## Problem to solve
Where in the entries below does "across" appear? Copy every line that has it.

[Stored dataset items]

::::

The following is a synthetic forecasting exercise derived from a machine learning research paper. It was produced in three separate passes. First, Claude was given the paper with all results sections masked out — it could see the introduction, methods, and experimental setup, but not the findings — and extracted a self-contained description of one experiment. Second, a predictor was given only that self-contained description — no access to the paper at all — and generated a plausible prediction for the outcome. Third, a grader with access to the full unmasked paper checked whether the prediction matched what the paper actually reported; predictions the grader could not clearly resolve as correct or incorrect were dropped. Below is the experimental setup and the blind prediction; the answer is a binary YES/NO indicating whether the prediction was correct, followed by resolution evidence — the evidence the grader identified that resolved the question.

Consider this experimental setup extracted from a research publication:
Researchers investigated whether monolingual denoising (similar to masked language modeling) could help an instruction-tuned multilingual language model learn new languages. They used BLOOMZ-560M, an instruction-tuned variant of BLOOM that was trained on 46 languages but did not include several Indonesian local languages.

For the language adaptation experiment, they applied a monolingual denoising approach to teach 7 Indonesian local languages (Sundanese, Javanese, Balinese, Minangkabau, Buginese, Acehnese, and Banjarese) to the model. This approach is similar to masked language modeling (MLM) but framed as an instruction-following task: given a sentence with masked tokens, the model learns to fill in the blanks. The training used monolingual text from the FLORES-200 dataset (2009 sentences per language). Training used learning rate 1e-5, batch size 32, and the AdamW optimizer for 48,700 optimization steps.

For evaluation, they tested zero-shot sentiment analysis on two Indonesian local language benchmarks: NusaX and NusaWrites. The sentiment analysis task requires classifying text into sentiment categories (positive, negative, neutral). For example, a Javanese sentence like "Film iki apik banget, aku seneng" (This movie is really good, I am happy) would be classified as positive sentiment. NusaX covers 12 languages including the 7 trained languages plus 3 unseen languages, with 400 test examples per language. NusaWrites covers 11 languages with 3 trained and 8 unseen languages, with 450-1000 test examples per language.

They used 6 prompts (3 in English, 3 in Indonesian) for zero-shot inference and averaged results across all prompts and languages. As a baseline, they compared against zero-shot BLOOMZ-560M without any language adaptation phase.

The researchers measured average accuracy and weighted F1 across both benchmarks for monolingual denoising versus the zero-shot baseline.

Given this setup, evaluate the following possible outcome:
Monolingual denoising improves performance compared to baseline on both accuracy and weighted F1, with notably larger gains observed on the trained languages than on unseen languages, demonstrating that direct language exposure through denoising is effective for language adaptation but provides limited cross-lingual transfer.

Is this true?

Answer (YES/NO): NO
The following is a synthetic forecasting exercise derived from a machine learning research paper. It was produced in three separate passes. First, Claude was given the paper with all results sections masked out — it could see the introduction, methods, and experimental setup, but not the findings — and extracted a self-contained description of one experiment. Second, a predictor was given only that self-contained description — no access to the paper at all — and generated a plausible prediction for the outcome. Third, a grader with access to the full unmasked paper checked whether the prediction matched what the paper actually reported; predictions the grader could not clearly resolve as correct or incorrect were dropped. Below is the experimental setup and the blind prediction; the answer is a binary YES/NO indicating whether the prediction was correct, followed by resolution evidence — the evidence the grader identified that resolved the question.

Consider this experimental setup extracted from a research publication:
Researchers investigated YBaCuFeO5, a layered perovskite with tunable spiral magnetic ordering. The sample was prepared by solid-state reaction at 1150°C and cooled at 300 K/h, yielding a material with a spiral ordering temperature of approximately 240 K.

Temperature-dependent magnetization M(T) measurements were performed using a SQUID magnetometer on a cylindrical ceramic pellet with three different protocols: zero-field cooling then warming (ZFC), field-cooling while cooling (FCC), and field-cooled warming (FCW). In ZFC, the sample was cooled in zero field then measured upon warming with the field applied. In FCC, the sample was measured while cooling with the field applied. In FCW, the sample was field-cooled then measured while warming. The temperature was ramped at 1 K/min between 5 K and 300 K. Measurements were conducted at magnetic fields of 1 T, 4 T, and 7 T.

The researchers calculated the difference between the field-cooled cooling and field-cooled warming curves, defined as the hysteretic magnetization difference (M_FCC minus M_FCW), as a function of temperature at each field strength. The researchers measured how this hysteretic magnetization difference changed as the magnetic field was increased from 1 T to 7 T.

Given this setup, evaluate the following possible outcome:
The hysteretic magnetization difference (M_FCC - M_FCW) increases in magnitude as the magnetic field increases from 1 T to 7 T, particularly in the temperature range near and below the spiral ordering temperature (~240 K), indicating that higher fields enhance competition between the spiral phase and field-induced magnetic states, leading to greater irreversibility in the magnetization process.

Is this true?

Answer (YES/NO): YES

::::

## Answer space
They used 6 prompts (3 in English, 3 in Indonesian) for zero-shot inference and averaged results across all prompts and languages. As a baseline, they compared against zero-shot BLOOMZ-560M without any language adaptation phase.
The researchers measured average accuracy and weighted F1 across both benchmarks for monolingual denoising versus the zero-shot baseline.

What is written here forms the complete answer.